As you walk through the exhibit spaces of the Lakeland Motor Museum, you can be forgiven for thinking that some historical exhibits may have been just ahead of their time.
And it’s not just the four-wheeler variety shows.
Take for example the futuristically named Bowden Spacelander bicycle which is one of the many two-wheeled historical artifacts on display at the museum.
It may date from 1960, but everything suggests that it would not be out of place on today’s roads.
Benjamin Bowden, born in the United Kingdom, designed the Spacelander in 1946 as part of the “Britain Can Make It” exhibition. It was a hit there – in large part thanks to her looks.
The design was positively aged.
The prototype had a dynamo that stored energy downhill and released it on uphill.
It was the first bike to have a fiberglass frame and integrated front and rear lights and a push-button electric horn.
The prototypes in this exhibition were actually made by the car manufacturer MG. But there was an obvious problem.
The Spacelander was extremely expensive to manufacture and wouldn’t be produced in volume until 1960 – and that was in Muskegon, Michigan, USA.
It sold for $ 89.50, making it one of America’s most expensive bikes.

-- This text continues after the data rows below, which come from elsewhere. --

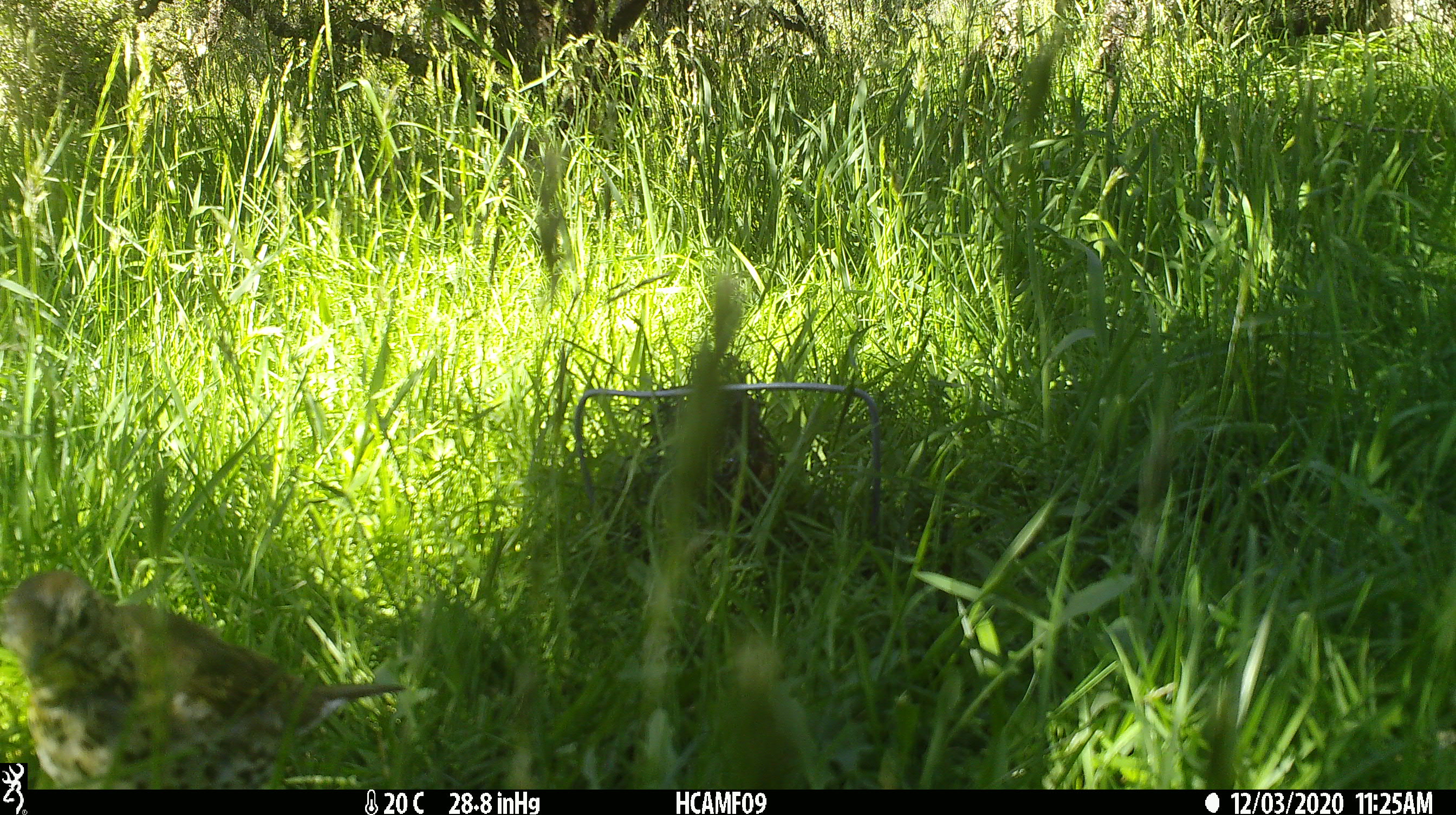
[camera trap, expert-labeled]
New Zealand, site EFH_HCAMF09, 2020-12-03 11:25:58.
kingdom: Animalia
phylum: Chordata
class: Aves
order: Passeriformes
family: Turdidae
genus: Turdus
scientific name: Turdus philomelos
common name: song thrush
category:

The Bowden Company went bankrupt in 1961 with only 522 Spacelanders ever made.
Thus, the version of the Lakeland Motor Museum is rather rare.
It is in charcoal black.
Other color choices existed and they were much brighter with names like Cliffs of Dover White, Outer Space Blue, Meadow Green, and Stop Sign Red.
It looked futuristic – and maybe it was too futuristic for the time.
You have to wonder if if it were produced today, this vehicle from our past could have a rather bright future.